Comcast Corp. would gain significant streaming video footprint if its proposed acquisition of European operator Sky plc materializes, experts said.
To diversify beyond its mature pay TV business, historically delivered via satellite, Sky has invested heavily in digital video services. It has launched streaming video services in Western Europe, primarily in the U.K., Germany, Austria and Italy, with expansion plans underway in Spain and Switzerland. Sky is also looking to virtualize its traditional TV business.
In the U.S., Comcast's streaming offerings mostly target its existing broadband and pay TV customers to support the general rush to digital video. The company has partnered with over-the-top providers to include their apps on its platform.
Bruce Tuchman, a media and technology industry investor and adviser, said that is really Comcast's best option in the U.S. at this point given the dominance of the mature players in the market.
"I think the game's already lost in the U.S. No one is going to be launching a big OTT service. ... Netflix is over 50 million subscribers. Hulu has put in a lot of effort. Amazon is a gargantuan company," said the former president of AMC Global and Sundance Channel Global. "That game is lost in the U.S., but it's not by any means lost in the international markets," he said. Tuchman previously worked with Asian OTT provider iflix.
Penetration in Western Europe would give Comcast a position in an OTT market that is still filling out, U.K.-based digital media consultant Nathalie Lethbridge said. Those markets are largely unsaturated compared to the U.S., she said. Some European countries, like Germany, still largely favor linear TV, with competition among streaming providers only recently mounting and the market getting attention from U.S. companies like Discovery Communications Inc.

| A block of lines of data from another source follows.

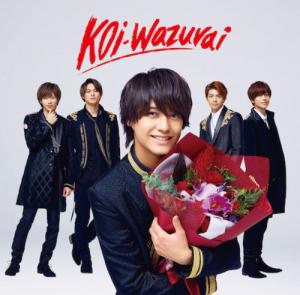 King&Prince(キンプリ)4thシングル『koi-wazurai』初回限定盤Bアナザージャケット髙橋海人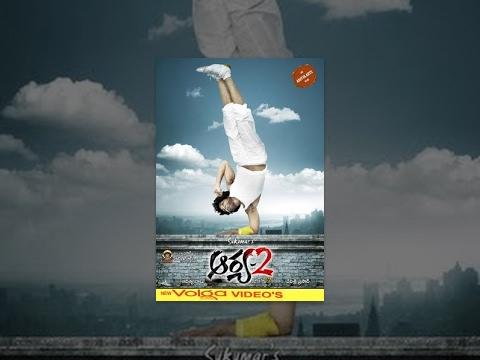 Aarya 2 video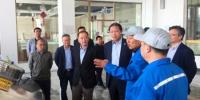 马坚泓局长带队前往宝山工业园区开展大调研 - 安全生产监督管理局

Austria is also early in its OTT adoption, with Netflix and Prime Video accounting for just 1.2% of video consumption in that country compared to 81% for linear TV and catch-up services, according to Kagan research, a unit within S&P Global Market Intelligence. Italy is also very early in its adoption of streaming video, Lethbridge said.
For these markets, local TV catch-up programming is a big driver for digital video adoption, which could bode well for local players, like Sky's NOW TV OTT platform, over services like Netflix and Amazon that support less local content, said Lethbridge. The firm she founded, Atonik Digital, advises companies and investors on European OTT markets.
Kagan analyst Michail Chandakas agreed. "They prefer local content, so you'll see the most successful services owned by local operators," he said. However, small local OTT operators, like Germany's Maxdome, do not necessarily have the resources to compete with Netflix, which expects to spend $8 billion in content in 2018. This creates a good position for Sky, which not only has the financial resources but also the legacy local knowledge to compete.
"There is a huge tradition of local drama [in Europe] and Sky is probably far ahead of anyone out there right now in competing with local content," Tuchman said, echoing Chandakas. "Netflix and Amazon are going to have to go local, and they just can't invent a successful production process or acquisition process overnight."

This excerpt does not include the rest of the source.